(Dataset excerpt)
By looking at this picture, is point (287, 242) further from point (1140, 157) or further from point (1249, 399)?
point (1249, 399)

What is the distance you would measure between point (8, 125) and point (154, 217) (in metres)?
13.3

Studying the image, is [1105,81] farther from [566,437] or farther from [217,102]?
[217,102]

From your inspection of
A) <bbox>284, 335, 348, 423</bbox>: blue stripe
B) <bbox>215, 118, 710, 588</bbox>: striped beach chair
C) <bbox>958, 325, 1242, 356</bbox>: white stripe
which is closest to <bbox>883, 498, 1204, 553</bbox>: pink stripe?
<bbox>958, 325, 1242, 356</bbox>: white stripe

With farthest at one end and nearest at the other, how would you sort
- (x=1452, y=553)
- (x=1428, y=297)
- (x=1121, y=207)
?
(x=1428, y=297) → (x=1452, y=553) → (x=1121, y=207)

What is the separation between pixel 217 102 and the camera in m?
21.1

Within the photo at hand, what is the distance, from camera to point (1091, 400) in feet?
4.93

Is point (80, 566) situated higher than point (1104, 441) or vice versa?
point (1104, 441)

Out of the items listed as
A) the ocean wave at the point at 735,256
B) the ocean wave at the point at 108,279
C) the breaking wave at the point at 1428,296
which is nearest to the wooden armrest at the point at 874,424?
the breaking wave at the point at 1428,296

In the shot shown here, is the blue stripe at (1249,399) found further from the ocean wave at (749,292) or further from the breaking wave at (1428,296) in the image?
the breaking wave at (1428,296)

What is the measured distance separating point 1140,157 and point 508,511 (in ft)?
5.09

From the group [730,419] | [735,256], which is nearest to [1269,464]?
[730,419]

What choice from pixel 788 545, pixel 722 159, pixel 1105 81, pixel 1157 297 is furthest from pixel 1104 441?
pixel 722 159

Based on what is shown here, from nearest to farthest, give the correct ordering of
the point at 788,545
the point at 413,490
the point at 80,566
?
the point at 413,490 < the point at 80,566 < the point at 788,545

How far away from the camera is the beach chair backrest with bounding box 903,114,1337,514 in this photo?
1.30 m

---

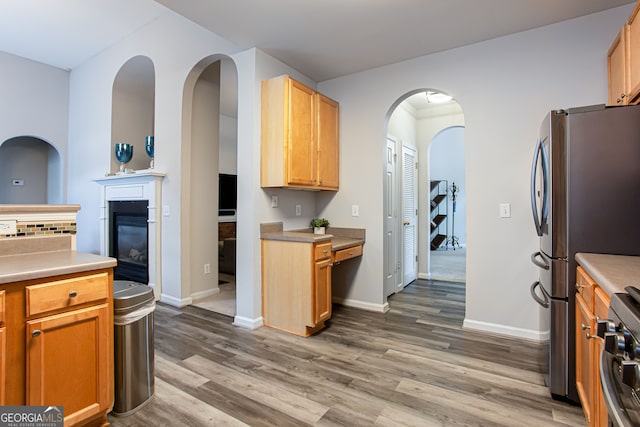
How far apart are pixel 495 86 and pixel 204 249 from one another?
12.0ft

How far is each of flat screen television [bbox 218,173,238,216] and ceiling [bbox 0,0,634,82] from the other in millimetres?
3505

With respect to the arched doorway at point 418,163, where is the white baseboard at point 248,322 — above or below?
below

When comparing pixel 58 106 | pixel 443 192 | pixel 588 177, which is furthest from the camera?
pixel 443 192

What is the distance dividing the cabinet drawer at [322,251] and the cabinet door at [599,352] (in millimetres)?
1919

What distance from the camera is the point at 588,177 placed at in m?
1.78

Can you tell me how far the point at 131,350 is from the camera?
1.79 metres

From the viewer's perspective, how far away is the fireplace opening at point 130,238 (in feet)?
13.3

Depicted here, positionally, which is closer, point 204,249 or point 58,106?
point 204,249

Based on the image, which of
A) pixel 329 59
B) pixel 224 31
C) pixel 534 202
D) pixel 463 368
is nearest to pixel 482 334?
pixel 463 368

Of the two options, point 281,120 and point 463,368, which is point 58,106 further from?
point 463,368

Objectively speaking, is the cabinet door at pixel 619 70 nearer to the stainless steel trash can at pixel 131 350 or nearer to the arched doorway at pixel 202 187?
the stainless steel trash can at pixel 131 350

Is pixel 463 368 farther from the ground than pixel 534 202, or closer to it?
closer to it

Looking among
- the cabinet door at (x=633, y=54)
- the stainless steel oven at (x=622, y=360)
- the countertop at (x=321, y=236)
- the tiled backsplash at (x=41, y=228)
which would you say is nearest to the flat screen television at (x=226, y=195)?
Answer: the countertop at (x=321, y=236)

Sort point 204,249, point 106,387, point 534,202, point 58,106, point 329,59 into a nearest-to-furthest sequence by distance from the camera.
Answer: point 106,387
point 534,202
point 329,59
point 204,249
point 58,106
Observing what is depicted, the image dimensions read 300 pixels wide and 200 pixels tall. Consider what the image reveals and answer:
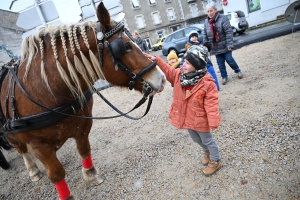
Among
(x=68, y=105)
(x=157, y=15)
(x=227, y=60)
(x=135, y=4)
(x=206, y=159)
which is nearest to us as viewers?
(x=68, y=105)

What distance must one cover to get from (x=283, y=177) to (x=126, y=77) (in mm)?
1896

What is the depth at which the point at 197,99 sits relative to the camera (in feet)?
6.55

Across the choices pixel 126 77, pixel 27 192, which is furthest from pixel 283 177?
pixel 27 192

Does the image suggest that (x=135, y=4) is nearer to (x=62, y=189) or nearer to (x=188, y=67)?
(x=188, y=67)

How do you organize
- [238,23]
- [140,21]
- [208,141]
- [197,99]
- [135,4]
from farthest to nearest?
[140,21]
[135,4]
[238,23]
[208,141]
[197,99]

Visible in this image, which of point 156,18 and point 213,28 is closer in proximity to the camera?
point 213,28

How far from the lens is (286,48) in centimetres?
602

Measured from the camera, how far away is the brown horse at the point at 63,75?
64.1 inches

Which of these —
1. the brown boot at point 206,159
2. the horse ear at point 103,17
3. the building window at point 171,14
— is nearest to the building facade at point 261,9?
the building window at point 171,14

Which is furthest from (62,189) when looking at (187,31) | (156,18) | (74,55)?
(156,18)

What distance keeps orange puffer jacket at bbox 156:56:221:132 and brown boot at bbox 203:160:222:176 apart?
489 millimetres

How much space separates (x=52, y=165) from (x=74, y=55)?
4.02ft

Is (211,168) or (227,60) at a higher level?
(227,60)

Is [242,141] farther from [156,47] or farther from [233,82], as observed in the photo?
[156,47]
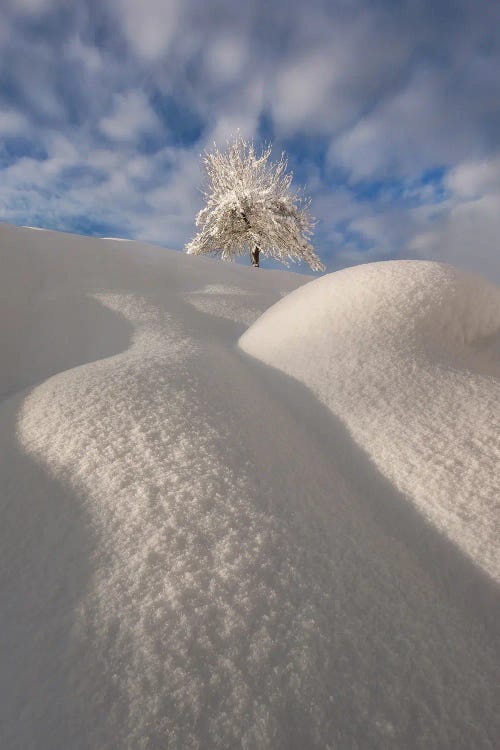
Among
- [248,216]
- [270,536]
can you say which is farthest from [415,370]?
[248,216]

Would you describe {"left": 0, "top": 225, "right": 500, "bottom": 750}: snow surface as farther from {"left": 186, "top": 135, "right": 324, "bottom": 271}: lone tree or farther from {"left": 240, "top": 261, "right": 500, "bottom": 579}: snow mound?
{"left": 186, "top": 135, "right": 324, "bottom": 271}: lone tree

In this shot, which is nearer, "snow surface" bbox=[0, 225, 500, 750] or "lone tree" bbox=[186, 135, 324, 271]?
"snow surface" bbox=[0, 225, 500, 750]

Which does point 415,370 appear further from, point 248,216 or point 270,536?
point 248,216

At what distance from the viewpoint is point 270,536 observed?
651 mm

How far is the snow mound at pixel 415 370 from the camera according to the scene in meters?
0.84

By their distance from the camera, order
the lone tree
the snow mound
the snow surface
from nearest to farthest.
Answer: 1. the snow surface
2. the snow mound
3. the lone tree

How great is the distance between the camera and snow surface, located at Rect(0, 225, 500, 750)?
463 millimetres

Stated task – Pick out every line in the rows above that contains the word "wave", treating uppercase and lowercase letters as different. Copy each of those lines in full.

Result for this task –
A) the ocean wave at the point at 735,256
B) the ocean wave at the point at 108,279
C) the breaking wave at the point at 1428,296
the breaking wave at the point at 1428,296
In the shot shown here, is the blue stripe at (1249,399) found further from the ocean wave at (749,292) or further from the breaking wave at (1428,296) in the image?
the breaking wave at (1428,296)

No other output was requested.